The colouration of the body of both sexes vary depending on the environment conditions from the reddish brown to green, to yellow and to beige. Some individuals have a very clear colouration, with dark mottlings like those of the lichens.
The change of colour of the insect that renders it like that of the substratum, is called homochromy. It occurs gradually after the destruction and the neoformation of certain pigments under the action done by the variations of the temperature or of the light intensity, as well as of the feeding.
These physico-chemical stimuli act on the endocrine constellation of the individuals determining the formation of the pigments and of the mimetic colouring.
The two sexes have a remarkable sexual dimorphism. The male body, about 10 cm long, is rather tapered; on the head, besides the masticatory mouthpart and the eyes, are present the antennae, longer than the females’ ones and with a greater number of segments and of sensilla.

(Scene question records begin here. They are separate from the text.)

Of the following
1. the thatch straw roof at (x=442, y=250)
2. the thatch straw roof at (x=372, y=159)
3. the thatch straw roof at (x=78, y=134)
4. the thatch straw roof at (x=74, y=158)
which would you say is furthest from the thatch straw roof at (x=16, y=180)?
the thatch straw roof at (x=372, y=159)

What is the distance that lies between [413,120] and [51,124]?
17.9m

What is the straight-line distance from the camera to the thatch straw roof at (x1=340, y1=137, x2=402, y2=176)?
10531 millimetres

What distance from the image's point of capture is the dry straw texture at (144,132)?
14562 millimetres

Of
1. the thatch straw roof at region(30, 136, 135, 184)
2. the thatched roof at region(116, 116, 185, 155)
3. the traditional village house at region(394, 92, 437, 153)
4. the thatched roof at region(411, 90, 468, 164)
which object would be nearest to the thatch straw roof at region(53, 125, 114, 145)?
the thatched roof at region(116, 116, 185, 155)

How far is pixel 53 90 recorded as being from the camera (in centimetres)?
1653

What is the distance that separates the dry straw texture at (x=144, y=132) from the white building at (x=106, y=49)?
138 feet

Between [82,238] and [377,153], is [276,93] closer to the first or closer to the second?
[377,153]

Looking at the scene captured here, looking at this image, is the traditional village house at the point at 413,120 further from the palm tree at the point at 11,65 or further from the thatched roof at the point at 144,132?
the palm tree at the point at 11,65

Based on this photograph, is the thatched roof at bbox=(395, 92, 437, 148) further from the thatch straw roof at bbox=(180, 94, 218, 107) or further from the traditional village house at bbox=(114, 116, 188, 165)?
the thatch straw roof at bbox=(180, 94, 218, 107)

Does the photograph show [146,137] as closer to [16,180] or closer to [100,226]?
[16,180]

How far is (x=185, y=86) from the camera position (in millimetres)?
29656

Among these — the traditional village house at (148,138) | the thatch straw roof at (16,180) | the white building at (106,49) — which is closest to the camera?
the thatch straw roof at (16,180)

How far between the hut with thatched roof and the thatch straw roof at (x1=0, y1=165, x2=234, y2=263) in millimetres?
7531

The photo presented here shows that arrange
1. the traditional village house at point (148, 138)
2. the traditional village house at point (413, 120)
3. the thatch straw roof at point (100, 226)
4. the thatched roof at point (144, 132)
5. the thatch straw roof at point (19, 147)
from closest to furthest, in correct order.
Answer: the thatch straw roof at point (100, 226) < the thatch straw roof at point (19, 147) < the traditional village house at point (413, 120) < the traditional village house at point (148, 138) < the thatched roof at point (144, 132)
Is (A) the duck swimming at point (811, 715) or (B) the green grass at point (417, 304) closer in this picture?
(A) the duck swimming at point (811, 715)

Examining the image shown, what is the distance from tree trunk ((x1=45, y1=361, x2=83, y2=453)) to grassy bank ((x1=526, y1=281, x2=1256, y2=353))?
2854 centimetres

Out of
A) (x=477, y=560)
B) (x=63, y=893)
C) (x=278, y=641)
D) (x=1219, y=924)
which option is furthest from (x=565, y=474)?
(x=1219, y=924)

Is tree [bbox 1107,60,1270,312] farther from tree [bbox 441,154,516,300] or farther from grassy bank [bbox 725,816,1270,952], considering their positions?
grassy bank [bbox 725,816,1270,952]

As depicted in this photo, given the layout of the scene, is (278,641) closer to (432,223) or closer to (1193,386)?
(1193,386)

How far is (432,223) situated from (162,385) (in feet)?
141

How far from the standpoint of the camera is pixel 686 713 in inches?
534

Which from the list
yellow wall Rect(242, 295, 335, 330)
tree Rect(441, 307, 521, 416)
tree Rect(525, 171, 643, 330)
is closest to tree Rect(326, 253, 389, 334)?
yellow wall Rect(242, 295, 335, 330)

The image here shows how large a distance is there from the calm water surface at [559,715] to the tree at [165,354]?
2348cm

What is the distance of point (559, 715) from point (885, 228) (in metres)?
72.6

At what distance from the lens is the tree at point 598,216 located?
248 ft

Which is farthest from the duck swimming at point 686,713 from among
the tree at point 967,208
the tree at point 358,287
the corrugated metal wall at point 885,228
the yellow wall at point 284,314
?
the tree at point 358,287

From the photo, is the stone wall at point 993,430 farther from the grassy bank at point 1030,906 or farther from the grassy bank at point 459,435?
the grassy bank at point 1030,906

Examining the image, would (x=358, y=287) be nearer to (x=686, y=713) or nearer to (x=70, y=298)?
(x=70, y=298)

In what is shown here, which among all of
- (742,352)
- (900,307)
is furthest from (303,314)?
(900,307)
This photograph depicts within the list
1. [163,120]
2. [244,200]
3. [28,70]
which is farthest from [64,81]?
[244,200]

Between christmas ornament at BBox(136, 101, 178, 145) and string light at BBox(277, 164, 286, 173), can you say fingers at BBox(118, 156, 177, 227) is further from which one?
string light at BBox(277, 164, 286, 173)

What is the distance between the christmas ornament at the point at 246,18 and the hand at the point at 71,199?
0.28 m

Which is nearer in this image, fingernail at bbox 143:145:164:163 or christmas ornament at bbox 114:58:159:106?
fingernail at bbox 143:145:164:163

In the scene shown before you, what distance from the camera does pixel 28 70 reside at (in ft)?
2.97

These integumental structures are connected with the nervous system and are able to capture and process stimuli of different nature coming from the external environment. Based on the nature of the perceived stimuli, they are distinguished in chemoreceptors, thermoreceptors, hygroreceptors, mechanoreceptors, etc.
The thorax is equipped with developed and functional wings suitable for flying; their shape recalls that of a dried leaf, and such resemblance is emphasized by the presence of integumental expansions on the legs and on the abdomen. In both sexes tibiae are then present organs with hearing function.
The up to 18 cm long female has a massive and stocky body with antennae shorter than those of the male. In the thorax the wings are short (brachypterus forms), the femurs and the tibiae of the legs have characteristic laminar expansions with toothed margins. The abdomen is dilated and furnished with spiniform productions.
The male does not have spines on the tegument, or other defensive means, therefore, if disturbed, tends to fly away from the predators emitting some substances having an unpleasant odour that have a deterrent power and are called allomones, because favourable only to those who emit them. The females, besides releasing substances with stinging action from the repulsive thoracic glands, actively defend themselves with the legs that have articles equipped with spines.
The eggs, oval, have a diametre of about 5 mm. After the first moult, the neanids of second age, have the body uniformly light brown. Starting from the third age, on the abdomen of the female neanids take the form some spiny protuberances always absent in the male ones.
Like most Phasmids, the post-embryonic stages are sedentary and active especially after the sunset; during the day they keep anchored to the substratum often swinging to mimic the movement of the leaves. If disturbed, they react by arching the terminal part of the abdomen and raising the forelegs. Often in these cases the aggressors mistake them for scorpions and consequently they desist from attacking them.
The males become adults and can reproduce, after having completed at most five or six moults. They survive about one year during which they fecundate the females emitting spherical spermatophores having a diametre of about half a centimetre.
The adult females are little more long-lived than the males and reach maturity about one month after the last of six or seven moults. During their life they lay a total of about 400 eggs.
If fecundated, they lay 3-4 amphigonic eggs per day that hatch after 4 or 5 months of incubation. In absence of males, they lay parthenogenetic eggs from which after 7-8 months come to life only females. This reproduction is called thelytoky.
An important reproductive strategy is linked to the resemblance of the eggs to the seeds of an acacia that ants of the genus Leptomyrmex collect and transport into the nest. Here the eggs complete the embryonic development and the juvenile stages, about 2 mm long, and similar to the host ants, get then out from the anthill undisturbed.